Gordon Keith eBook

This eBook from the Gutenberg Project consists of approximately 667 pages of information about Gordon Keith.

Gordon Keith eBook

This eBook from the Gutenberg Project consists of approximately 667 pages of information about Gordon Keith.

“Could they expect a man to take particular notice of how another looked under such circumstances?  He looked like a pretty big man.”

Wickersham was able to give a more explicit description.

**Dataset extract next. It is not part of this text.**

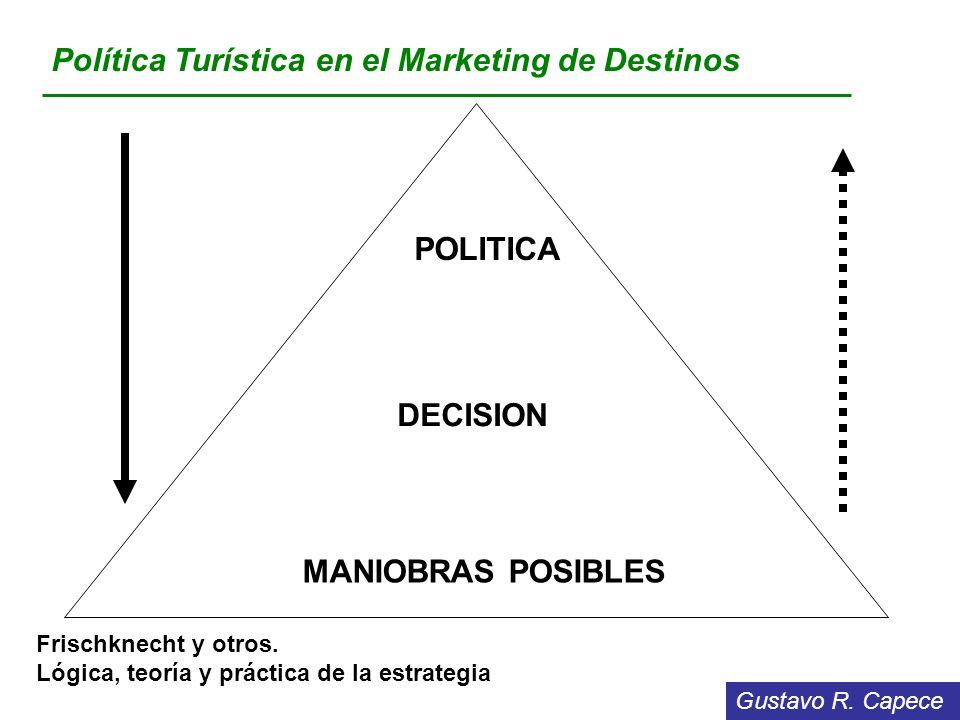 POLITICA DECISION MANIOBRAS POSIBLES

The pursuers returned a little after sunrise next morning without having found the robber.

CHAPTER XV

MRS. YORKE MAKES A MATCH

The next day Keith was able to sit up, though the Doctor refused to let him go out of the house.  He was alone in his room when a messenger announced that a woman wished to see him.  When the visitor came up it was Terpy.  She was in a state of suppressed excitement.  Her face was white, her eyes glittered.  Her voice as she spoke was tremulous with emotion.

“They’re on to him,” she said in a husky voice.  “That man that comed over on the stage with you give a description of him, this mornin’, ’t made ’em tumble to him after we had throwed ’em off the track.  If I ever git a show at him!  They knows ’twas Bill.  That little devil Dennison is out ag’in.”

“Oh, they won’t catch him,” said Keith; but as he spoke his face changed.  “What if he should get drunk and come into town?” he asked himself.

“If they git him, they’ll hang him,” pursued the girl, without heeding him.  “They’re all up.  You are so popular.

“Me?” exclaimed Keith, laughing.

“It’s so,” said the girl, gravely.  “That Dave Dennison would kill anybody for you, and they’re ag’in’ Bill, all of ’em.”

“Can’t you get word to him?” began Keith, and paused.  He looked at her keenly.  “You must keep him out of the way.’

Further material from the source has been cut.